Naked Tahitian Beauty
Posted by Richard Conniff on August 11, 2013
In the West, we’ve always thought of Tahiti as a hot spot, populated by bronzed beauties. And now it turns out to be true, though maybe not in the way you were thinking. Here’s the news, from ScienceDaily:
Picturesque Tahiti may be the hottest spot for evolution on the planet. A recent biological survey of tiny predatory beetles has found that over 100 closely related species evolved on the island in about 1.5 million years. Given Tahiti’s small area, slightly more than 1000 square kilometers, this adaptive radiation is the geographically densest species assemblage in the world.
The predatory beetles range in size from 3-8 mm long, and have evolutionarily lost their flight wings, making them homebodies living in small patches of mountain forest.
“It is exhilarating working with such a fauna, says James Liebherr of Cornell University, author of a new report in the journal Zookeys, “because every new locality or ecological situation has the high probability of supporting a species nobody has seen before.”

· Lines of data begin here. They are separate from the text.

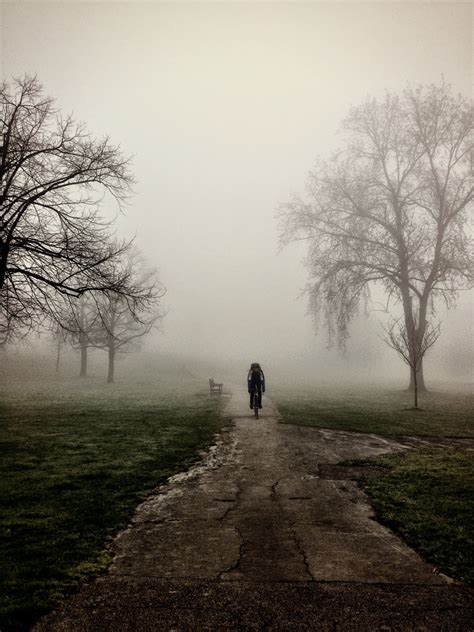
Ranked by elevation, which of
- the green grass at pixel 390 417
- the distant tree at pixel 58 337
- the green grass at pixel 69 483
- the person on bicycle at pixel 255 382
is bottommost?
the green grass at pixel 390 417

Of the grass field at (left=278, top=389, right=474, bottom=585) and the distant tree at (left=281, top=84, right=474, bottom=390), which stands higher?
the distant tree at (left=281, top=84, right=474, bottom=390)

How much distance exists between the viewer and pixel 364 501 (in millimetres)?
5785

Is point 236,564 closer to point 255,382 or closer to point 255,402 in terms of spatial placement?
point 255,402

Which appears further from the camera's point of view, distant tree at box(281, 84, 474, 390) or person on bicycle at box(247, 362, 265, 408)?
distant tree at box(281, 84, 474, 390)

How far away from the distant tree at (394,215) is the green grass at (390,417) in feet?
17.0

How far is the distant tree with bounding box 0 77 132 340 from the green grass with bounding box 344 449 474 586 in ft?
26.8

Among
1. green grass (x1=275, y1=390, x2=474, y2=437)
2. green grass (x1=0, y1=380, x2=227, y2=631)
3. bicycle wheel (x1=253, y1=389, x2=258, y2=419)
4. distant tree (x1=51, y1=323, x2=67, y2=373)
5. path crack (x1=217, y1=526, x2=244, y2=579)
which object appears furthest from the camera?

These beetles have diversified by speciating as fast as any animals worldwide, with each species estimated to last only 300,000 years before splitting into daughter species. Tahiti’s geological history has much to do with this evolutionary rate, as these beetles prefer to live in rain forests on high mountains. Their mountain territitories tend to become isolated through the same extensive erosion that has produced the broad, low-elevation river valleys so characteristic of the island. Yet some closely related species live on the same mountain ridge, just at different elevations or in different types of habitat.
This level of specialization is what characterizes an adaptive radiation, where species exist within narrow ecological or geographic boundaries that mainland species would simply ignore or fly over.
Yet this exuberant evolution may face a dark future, as invasive species from the mainland threaten the highly specialized island species. Predatory ants, such as the little fire ant, have invaded Tahiti, and have been recorded from some localities where native beetle species were collected by French entomologists in the 1970s.
“Now that the 101 species of small predatory beetles currently known from Tahiti can be identified, field sampling can be used to evaluate their conservation status relative to alien threats,” says Liebherr.
Finally, Liebherr offers one piece of travel advice that I have always endeavored to follow: Go, my son, but go pest-free. No, seriously:
“Everybody who makes landfall on Tahiti, either by air or sea, should endeavor to disembark pest free so as to protect the many denizens of the mountain forests who make the native ecosystems work.”